Whether it is Metro Atlanta or Metro Columbus, OH, or whether it is
smalltown Milledgeville or smalltown Shelby, OH, families struggle with
childcare, and this $300 a month per child--or $250, depending on the
age of the children--makes a huge difference in those families.
One father said: You know, for the first time, I have money now to
buy my daughter fast-pitch softball equipment.
A mother said to me: I have money now. For the first time, I can send
my son for a week to summer camp and buy school supplies in the fall.
And, as I said, for diapers and other expenses for infants, it makes
all the difference in the world.
I expect the Presiding Officer, I hope, has a long career in this
body. I don't know if he will ever get the opportunity to vote on
anything as big as what we did in March with the recovery act and what
we are about to do with Build Back Better. For me, they are the
highlights of my career.
I hope the Presiding Officer has a lot of years in front of him, but
this is the most consequential thing this Congress has done, not just
to fight poverty, lift poor kids and struggling parents who are working
so hard to raise kids and balance two jobs and all that, not just to
help kids get out of poverty but to make life easier.

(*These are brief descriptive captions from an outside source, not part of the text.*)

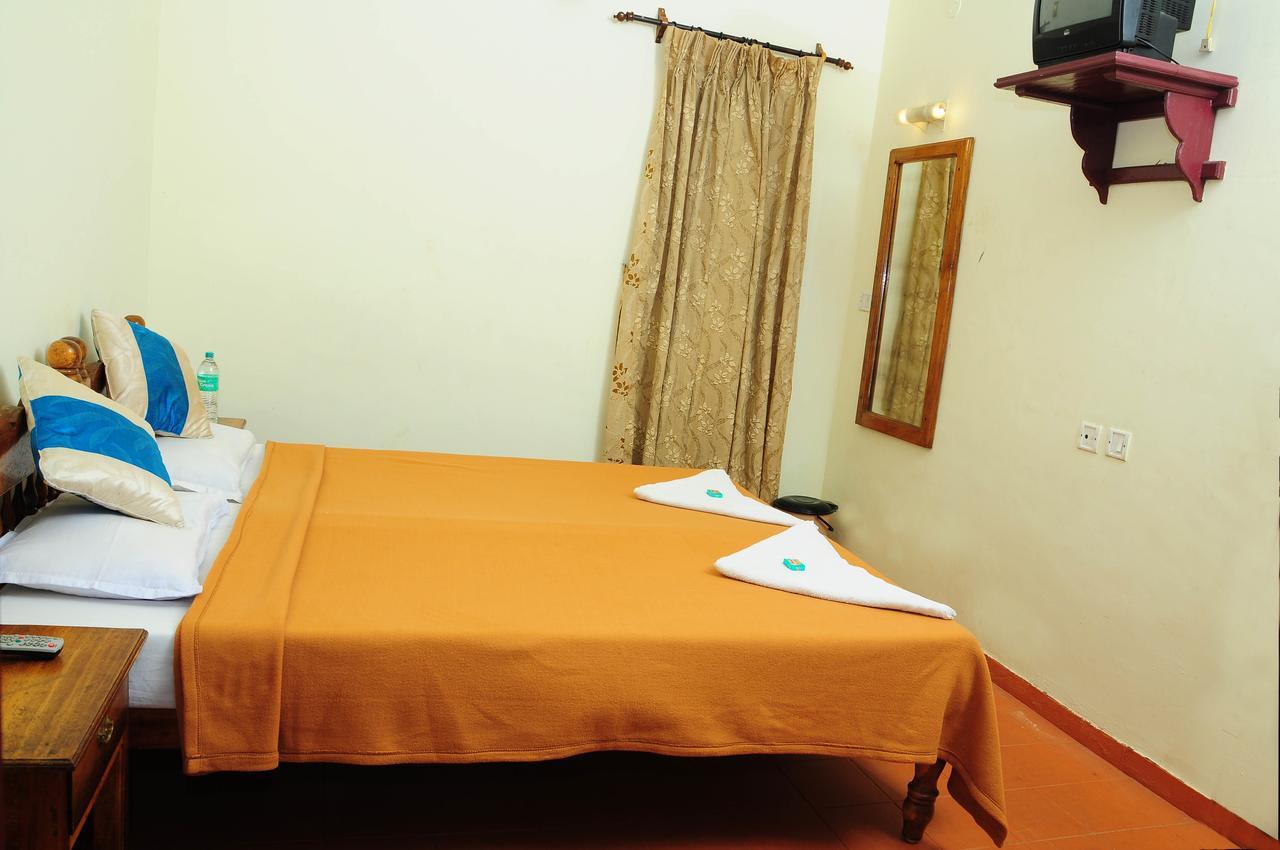 Pozhiyoram Ayurveda Beach Resort Alappuzha Exteriör bild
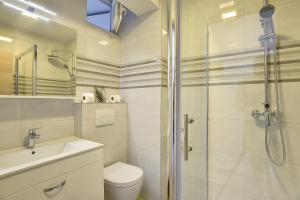 D&A Amphitheatre Apartments with free parking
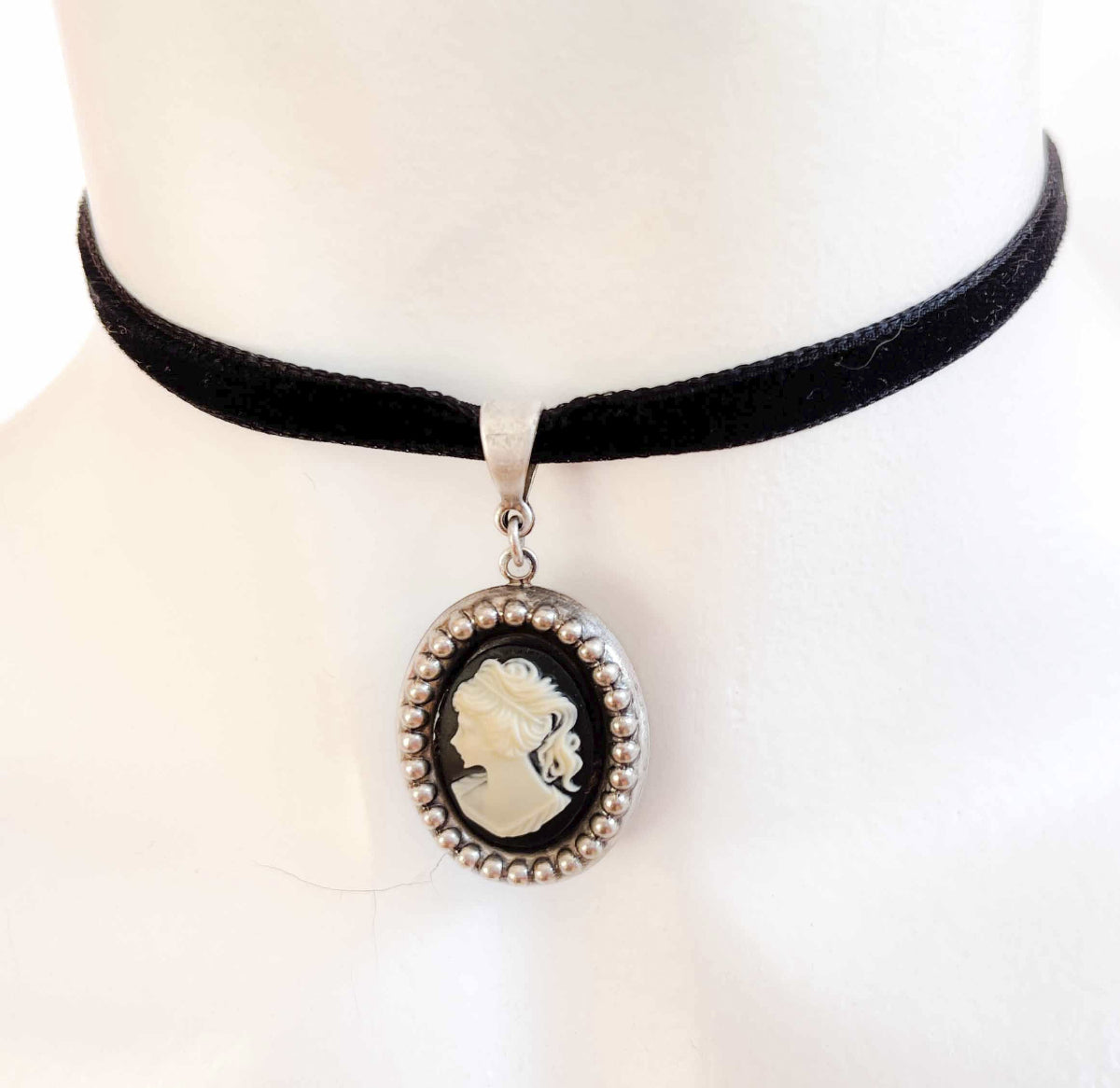 gargantilla choker camafeo negro cinta de terciopelo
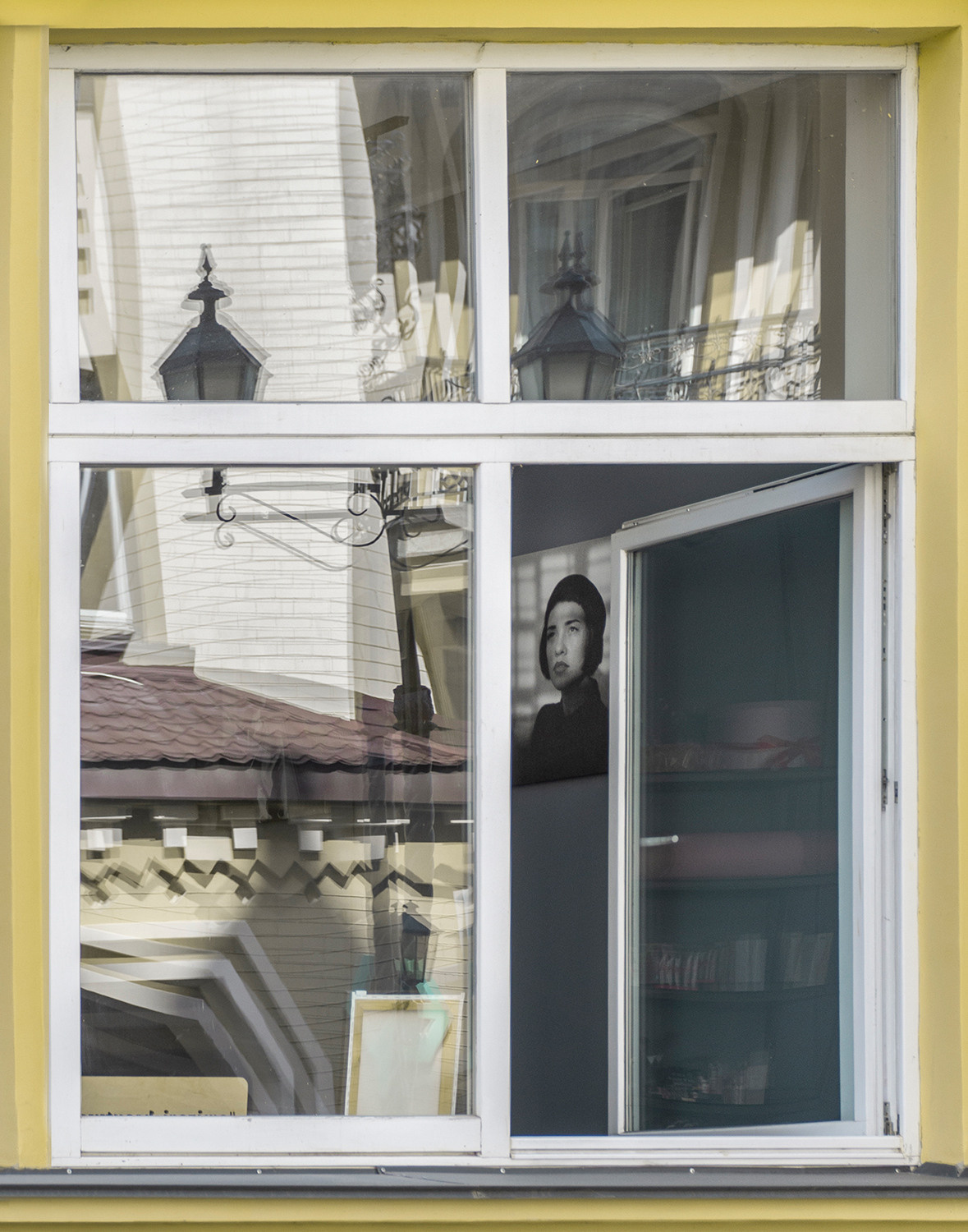 Close the Window street photo Anna biletska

As I said, 90 percent of the families who have children under 18 in
Georgia, in Ohio, and every State in between are going to get a $3,000-
a-year tax cut. That alone is so important.
I wish my colleague from Texas would address why they all vote no.
They have had two chances. It sounds like they are going to take their
third chance and vote no again.
I don't understand it. Is it that the lobbyists who line up in
Senator McConnell's office have some weird philosophy that markets
always know better? Is it just that they don't really care about
helping kids? I don't know what their logic is. I just know what our
logic is, and it will make our country better.